SPD-Landeschefin Leni Breymaier sagte in einer Erklärung des Parteipräsidiums: „Die jetzigen Änderungen überraschen schon. Ich hätte das so nicht gemacht.“ Ein Parteisprecher in Stuttgart bestätigte gestern gleichlautende Medienberichte. Mit den Stimmen von Grünen, CDU und SPD hatte der Landtag am Freitag die Neuregelung beschlossen, nach der die Abgeordneten künftig wieder die Möglichkeit haben, im Alter eine staatliche Pension zu bekommen - anstelle der bislang vorgesehenen privaten Altersvorsorge. Verbände kritisieren die Neuregelung massiv. So spricht der Steuerzahlerbund von einer „Luxus-Altersversorgung“. FDP und AfD hatten gegen die Neuregelung votiert.

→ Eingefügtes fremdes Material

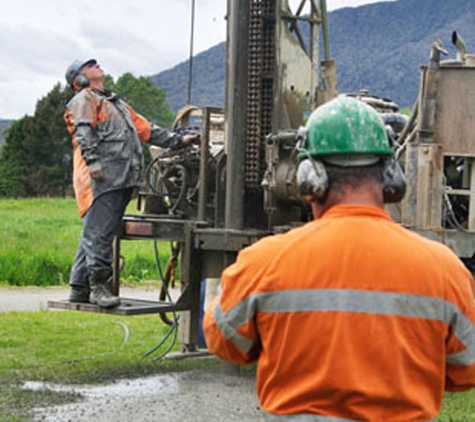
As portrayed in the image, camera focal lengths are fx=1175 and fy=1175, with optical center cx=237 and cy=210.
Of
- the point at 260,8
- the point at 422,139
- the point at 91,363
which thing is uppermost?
the point at 260,8

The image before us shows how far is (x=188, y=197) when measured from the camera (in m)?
8.99

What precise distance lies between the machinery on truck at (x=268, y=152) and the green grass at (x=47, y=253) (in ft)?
27.2

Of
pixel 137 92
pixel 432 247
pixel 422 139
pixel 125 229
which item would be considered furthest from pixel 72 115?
pixel 137 92

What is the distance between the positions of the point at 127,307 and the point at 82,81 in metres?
1.68

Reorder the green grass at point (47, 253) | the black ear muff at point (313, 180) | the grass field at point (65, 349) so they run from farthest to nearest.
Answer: the green grass at point (47, 253) → the grass field at point (65, 349) → the black ear muff at point (313, 180)

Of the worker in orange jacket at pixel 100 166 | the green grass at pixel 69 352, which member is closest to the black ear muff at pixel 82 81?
the worker in orange jacket at pixel 100 166

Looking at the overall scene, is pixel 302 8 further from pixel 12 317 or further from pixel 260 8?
pixel 12 317

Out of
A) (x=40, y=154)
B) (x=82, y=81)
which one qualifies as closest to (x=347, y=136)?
(x=82, y=81)

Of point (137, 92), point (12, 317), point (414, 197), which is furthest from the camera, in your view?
point (137, 92)

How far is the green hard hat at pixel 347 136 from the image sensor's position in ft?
9.97

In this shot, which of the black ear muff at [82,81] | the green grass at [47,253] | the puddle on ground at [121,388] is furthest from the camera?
the green grass at [47,253]

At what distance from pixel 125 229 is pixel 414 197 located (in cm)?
249

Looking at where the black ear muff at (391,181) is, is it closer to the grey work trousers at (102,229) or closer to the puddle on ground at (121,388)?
the puddle on ground at (121,388)

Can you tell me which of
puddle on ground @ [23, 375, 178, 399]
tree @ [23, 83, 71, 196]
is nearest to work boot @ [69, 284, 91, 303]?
puddle on ground @ [23, 375, 178, 399]
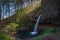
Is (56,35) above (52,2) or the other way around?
the other way around

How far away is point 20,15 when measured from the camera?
1883 centimetres

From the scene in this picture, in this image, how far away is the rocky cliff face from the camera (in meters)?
16.4

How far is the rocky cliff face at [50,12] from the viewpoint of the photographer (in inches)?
645

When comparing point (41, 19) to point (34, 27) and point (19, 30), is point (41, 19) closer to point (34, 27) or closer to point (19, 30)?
point (34, 27)

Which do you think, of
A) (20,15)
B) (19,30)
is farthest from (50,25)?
(20,15)

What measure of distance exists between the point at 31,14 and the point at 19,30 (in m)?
3.09

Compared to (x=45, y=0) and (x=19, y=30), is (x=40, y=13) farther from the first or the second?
(x=19, y=30)

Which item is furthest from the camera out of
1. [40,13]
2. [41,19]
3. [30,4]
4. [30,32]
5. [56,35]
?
[30,4]

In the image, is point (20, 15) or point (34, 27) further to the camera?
point (20, 15)

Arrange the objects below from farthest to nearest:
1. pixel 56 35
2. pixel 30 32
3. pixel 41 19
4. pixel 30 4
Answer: pixel 30 4 < pixel 41 19 < pixel 30 32 < pixel 56 35

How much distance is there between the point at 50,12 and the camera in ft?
54.5

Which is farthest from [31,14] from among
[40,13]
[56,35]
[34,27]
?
[56,35]

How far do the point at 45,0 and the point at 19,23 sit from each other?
279 cm

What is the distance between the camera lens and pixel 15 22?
18.0m
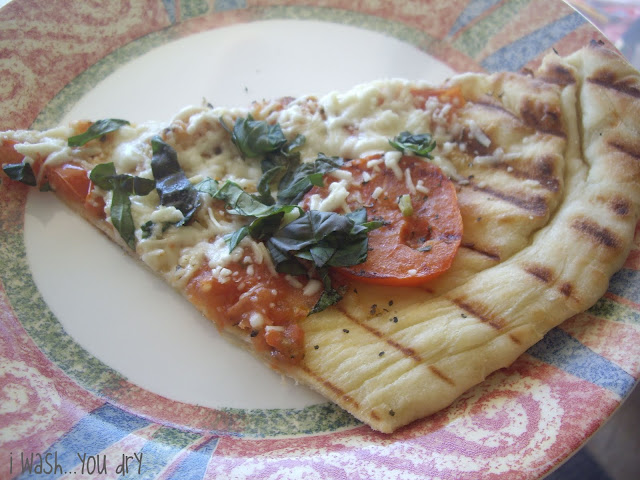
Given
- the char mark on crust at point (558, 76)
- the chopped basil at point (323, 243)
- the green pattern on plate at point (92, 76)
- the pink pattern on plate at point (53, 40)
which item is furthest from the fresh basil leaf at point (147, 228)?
Result: the char mark on crust at point (558, 76)

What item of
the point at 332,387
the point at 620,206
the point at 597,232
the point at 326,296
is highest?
the point at 620,206

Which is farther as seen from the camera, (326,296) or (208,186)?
(208,186)

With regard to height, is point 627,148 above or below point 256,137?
above

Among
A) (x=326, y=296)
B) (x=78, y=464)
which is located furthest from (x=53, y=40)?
(x=78, y=464)

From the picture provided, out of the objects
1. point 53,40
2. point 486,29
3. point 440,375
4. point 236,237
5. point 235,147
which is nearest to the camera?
point 440,375

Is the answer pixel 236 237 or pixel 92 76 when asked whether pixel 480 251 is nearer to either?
pixel 236 237

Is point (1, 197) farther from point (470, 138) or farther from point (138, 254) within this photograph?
point (470, 138)

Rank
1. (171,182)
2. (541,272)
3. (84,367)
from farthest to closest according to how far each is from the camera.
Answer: (171,182) → (84,367) → (541,272)
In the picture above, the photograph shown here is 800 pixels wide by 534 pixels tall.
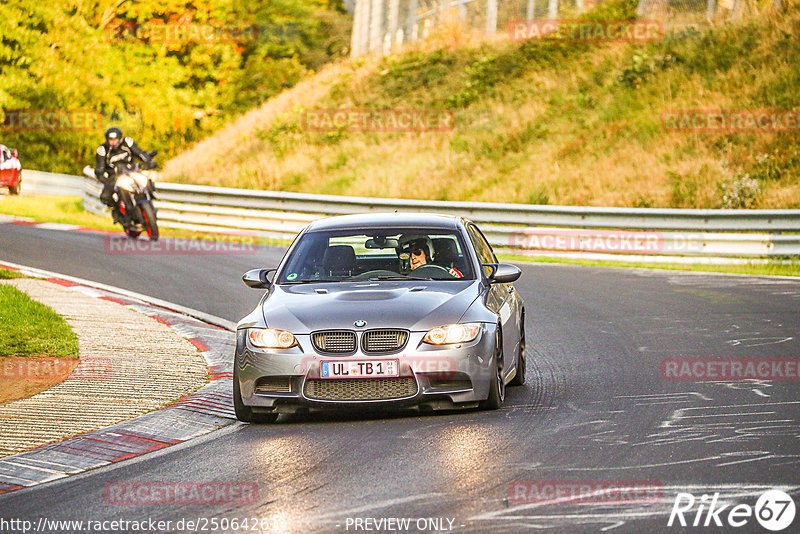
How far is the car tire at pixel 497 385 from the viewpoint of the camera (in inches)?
354

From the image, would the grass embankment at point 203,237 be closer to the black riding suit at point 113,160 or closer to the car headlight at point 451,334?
the black riding suit at point 113,160

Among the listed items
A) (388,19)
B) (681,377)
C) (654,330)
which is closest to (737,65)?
(388,19)

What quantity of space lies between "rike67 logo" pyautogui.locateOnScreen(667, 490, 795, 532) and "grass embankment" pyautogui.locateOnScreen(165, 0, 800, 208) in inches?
773

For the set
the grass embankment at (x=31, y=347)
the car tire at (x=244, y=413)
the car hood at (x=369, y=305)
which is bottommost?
the grass embankment at (x=31, y=347)

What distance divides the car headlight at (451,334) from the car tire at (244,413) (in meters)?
1.29

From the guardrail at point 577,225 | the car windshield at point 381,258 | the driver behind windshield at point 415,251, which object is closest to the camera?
the car windshield at point 381,258

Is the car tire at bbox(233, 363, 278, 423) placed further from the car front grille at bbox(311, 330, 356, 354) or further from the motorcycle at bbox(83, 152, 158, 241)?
the motorcycle at bbox(83, 152, 158, 241)

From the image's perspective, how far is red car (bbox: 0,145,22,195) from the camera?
3425cm

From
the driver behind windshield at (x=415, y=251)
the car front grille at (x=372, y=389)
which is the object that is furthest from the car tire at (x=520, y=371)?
the car front grille at (x=372, y=389)

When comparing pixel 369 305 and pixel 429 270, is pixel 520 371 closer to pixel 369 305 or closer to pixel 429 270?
pixel 429 270

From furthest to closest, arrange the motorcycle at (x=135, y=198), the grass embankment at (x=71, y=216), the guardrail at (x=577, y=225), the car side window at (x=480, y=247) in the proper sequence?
the grass embankment at (x=71, y=216), the motorcycle at (x=135, y=198), the guardrail at (x=577, y=225), the car side window at (x=480, y=247)

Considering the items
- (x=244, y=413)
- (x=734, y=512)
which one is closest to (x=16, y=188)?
(x=244, y=413)

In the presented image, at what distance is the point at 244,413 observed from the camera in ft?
29.6

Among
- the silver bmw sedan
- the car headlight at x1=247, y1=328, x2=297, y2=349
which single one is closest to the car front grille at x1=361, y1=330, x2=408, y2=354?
the silver bmw sedan
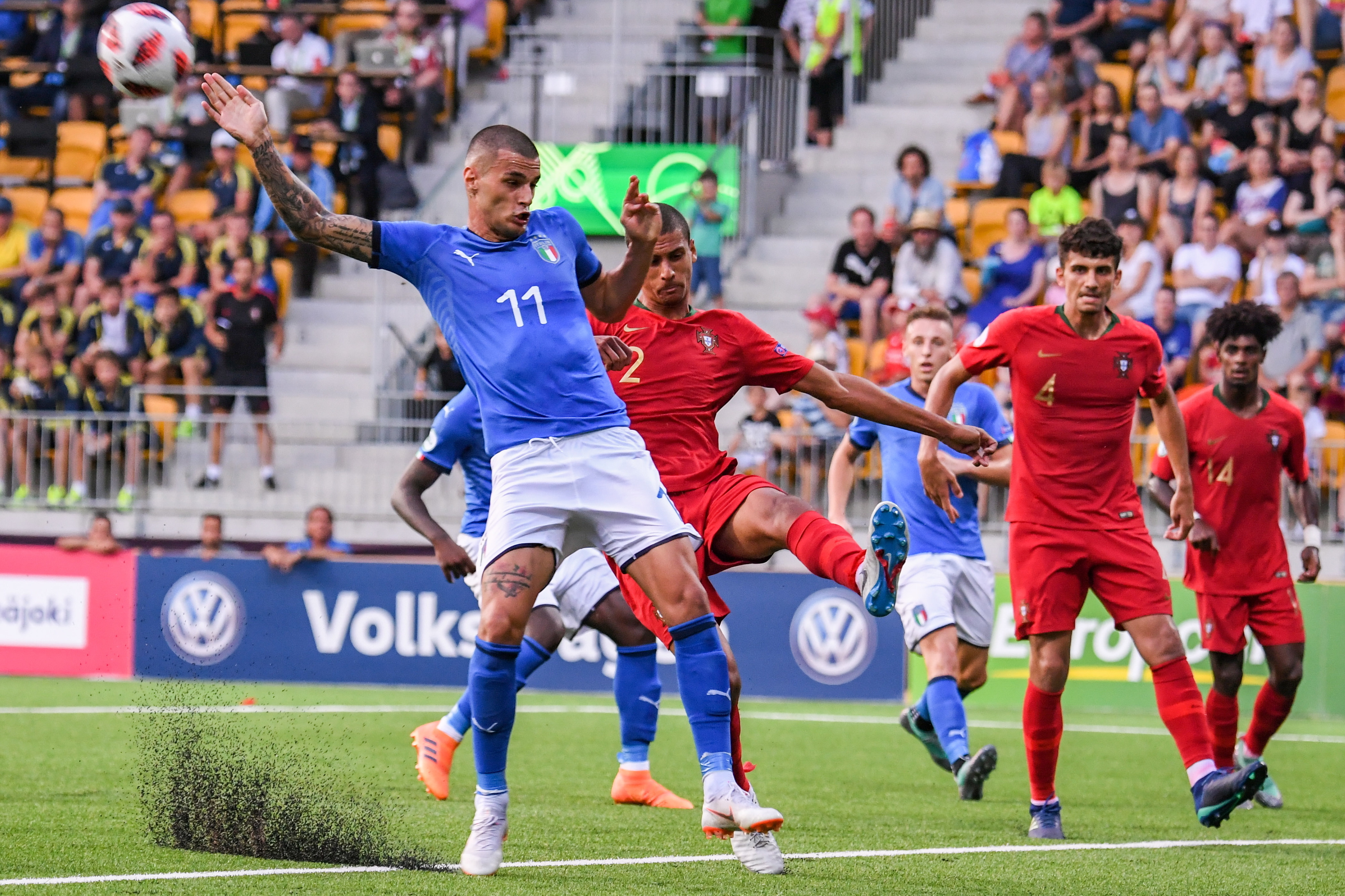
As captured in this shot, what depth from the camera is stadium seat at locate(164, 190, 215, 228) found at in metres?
21.4

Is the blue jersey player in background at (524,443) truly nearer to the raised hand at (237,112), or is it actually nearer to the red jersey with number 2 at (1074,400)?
the raised hand at (237,112)

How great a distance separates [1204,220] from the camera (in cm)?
1661

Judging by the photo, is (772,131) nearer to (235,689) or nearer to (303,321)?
A: (303,321)

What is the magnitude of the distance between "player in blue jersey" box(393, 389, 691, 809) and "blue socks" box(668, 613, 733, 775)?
231cm

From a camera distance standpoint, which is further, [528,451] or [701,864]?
[701,864]

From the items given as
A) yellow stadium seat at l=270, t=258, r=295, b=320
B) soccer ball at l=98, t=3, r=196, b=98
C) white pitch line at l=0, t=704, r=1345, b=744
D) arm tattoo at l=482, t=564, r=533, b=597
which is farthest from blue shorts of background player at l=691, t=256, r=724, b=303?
arm tattoo at l=482, t=564, r=533, b=597

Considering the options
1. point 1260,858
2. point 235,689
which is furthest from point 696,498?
point 235,689

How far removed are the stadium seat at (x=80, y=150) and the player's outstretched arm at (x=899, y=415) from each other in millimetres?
18200

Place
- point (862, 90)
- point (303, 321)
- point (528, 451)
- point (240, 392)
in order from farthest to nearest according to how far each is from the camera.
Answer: point (862, 90), point (303, 321), point (240, 392), point (528, 451)

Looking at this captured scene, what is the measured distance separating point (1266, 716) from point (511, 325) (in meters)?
5.17

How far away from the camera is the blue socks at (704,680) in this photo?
19.9 ft

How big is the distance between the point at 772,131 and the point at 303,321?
624cm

Breymaier sagte, das langfristige Ziel der SPD bleibe eine Erwerbstätigenversicherung. „In diese gesetzliche, umlagefinanzierte Altersversorgung bezahlen alle unabhängig vom Status ein: Arbeitnehmerinnen und Arbeitnehmer, Beamtinnen und Beamte, Selbstständige, freiberuflich Schaffende, Abgeordnete.“ Breymaier will das Thema Renten auch im Bundestagswahlkampf hochziehen. Sie plädierte dafür, dass Bund und Länder eine Expertenkommission einsetzen, die unterschiedliche Systeme der Altersvorsorge untersucht.

Der Landtag hatte die Rückkehroption zur staatlichen Pension für die Abgeordneten im Eilverfahren beschlossen - wohl in der Hoffnung, dass die öffentliche Diskussion über das heikle Thema schnell wieder abebbt. Allerdings könnten die Bürger das Parlament zwingen, die neuen Regelungen zu überdenken. Das Instrument dazu wäre ein sogenannter Volksantrag, eine erst seit 2016 bestehende Möglichkeit der Beteiligung. Danach muss sich das Parlament mit einem von den Bürgern aufgegriffenen Thema befassen, wenn 0,5 Prozent der Wahlberechtigten dies verlangen. Nötig wären folglich knapp 40 000 Unterstützer. Der Bund der Steuerzahler kündigte laut „Stuttgarter Zeitung“ bereits an, man prüfe „derzeit die Möglichkeit, einen Volksantrag zu initiieren“. Auch der Verein Mehr Demokratie, der mehr Mitspracherechte maßgeblich mit erstritten hatte, zeigte Sympathie für einen Volksantrag. Das Instrument sei geschaffen worden, „um der Bevölkerung wichtige Themen ins Parlament zu tragen“, sagte Landesgeschäftsführerin Sarah Händel.

Der Verfassungsrechtler Hans Herbert von Arnim äußerte im Südwestrundfunk scharfe Kritik an den Neuregelungen für die Altersversorgung der Abgeordneten. Er erinnerte daran, dass die Bürger um ihre eigene Rente bangen müssten. Das Gesetzgebungsverfahren sei zudem ein „Schnellschuss“ gewesen. Wenn das Thema über einen Volksantrag noch einmal ins Parlament komme, könne es sein, dass die Grünen, die immer gegen solche Privilegien waren, doch noch Abstand von dem Gesetz nähmen, meinte von Arnim. Der entstandene Schaden in der Öffentlichkeit sei jedenfalls „sehr groß“. Er könne sich nicht vorstellen, dass Ministerpräsident Winfried Kretschmann (Grüne) seine Fraktion nicht dazu bringe, von dem Gesetz Abstand zu nehmen.